Multidimensional arrays can have one index per axis. These indices are given in a tuple separated by commas:

In [20]:
b = np.array([[1,2,3],[4,5,6]])
describe_np(b)
print('')
describe_np(b[0,0])
print('')
# all values in column 1
describe_np(b[:, 1])

shape: (2, 3)
rank: 2
dtype: int64
itemsize: 8
size: 6
--------------------
a:[[1 2 3]
 [4 5 6]]
--------------------

shape: ()
rank: 0
dtype: int64
itemsize: 8
size: 1
--------------------
a:1
--------------------

shape: (2,)
rank: 1
dtype: int64
itemsize: 8
size: 2
--------------------
a:[2 5]
--------------------


Here we can grab a single value from b by specifying indexes across both dimensions.

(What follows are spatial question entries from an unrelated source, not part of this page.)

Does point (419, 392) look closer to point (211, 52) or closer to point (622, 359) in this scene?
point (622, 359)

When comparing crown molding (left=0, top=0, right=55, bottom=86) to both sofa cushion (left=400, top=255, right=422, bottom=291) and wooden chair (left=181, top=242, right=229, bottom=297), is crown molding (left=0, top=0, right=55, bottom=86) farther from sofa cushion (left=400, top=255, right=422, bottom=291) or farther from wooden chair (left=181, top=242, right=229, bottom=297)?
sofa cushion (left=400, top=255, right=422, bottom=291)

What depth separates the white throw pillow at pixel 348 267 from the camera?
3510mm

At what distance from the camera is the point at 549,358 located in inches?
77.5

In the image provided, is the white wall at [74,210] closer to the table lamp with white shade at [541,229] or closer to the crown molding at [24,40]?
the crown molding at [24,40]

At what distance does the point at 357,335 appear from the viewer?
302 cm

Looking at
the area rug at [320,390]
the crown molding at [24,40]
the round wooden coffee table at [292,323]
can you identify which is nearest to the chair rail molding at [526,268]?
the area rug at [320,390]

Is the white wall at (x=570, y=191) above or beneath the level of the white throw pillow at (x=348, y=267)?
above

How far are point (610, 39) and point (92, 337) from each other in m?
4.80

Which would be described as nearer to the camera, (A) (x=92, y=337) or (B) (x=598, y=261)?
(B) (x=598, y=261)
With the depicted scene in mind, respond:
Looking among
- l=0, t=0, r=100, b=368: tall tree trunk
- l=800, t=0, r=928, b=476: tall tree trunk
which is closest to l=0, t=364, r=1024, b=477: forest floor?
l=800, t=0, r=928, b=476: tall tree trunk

We then grab a larger slice, by specifying a slice in one-dimension, and an index in another.

Iterating over multidimensional arrays is done with respect to the first axis:



In [21]:
b = np.array([[1,2,3],[4,5,6]])
for index, row in enumerate(b):
    print(f'row {index}: {row}')

row 0: [1 2 3]
row 1: [4 5 6]


Here we've iterated over all rows in b.

or we can use the flat attribute to iterate over all elements in an array

In [22]:
b = np.array([[1,2,3],[4,5,6]])
for index, element in enumerate(b.flat):
    print(f'element {index}: {element}')

element 0: 1
element 1: 2
element 2: 3
element 3: 4
element 4: 5
element 5: 6


Here we've iterated over all values in b.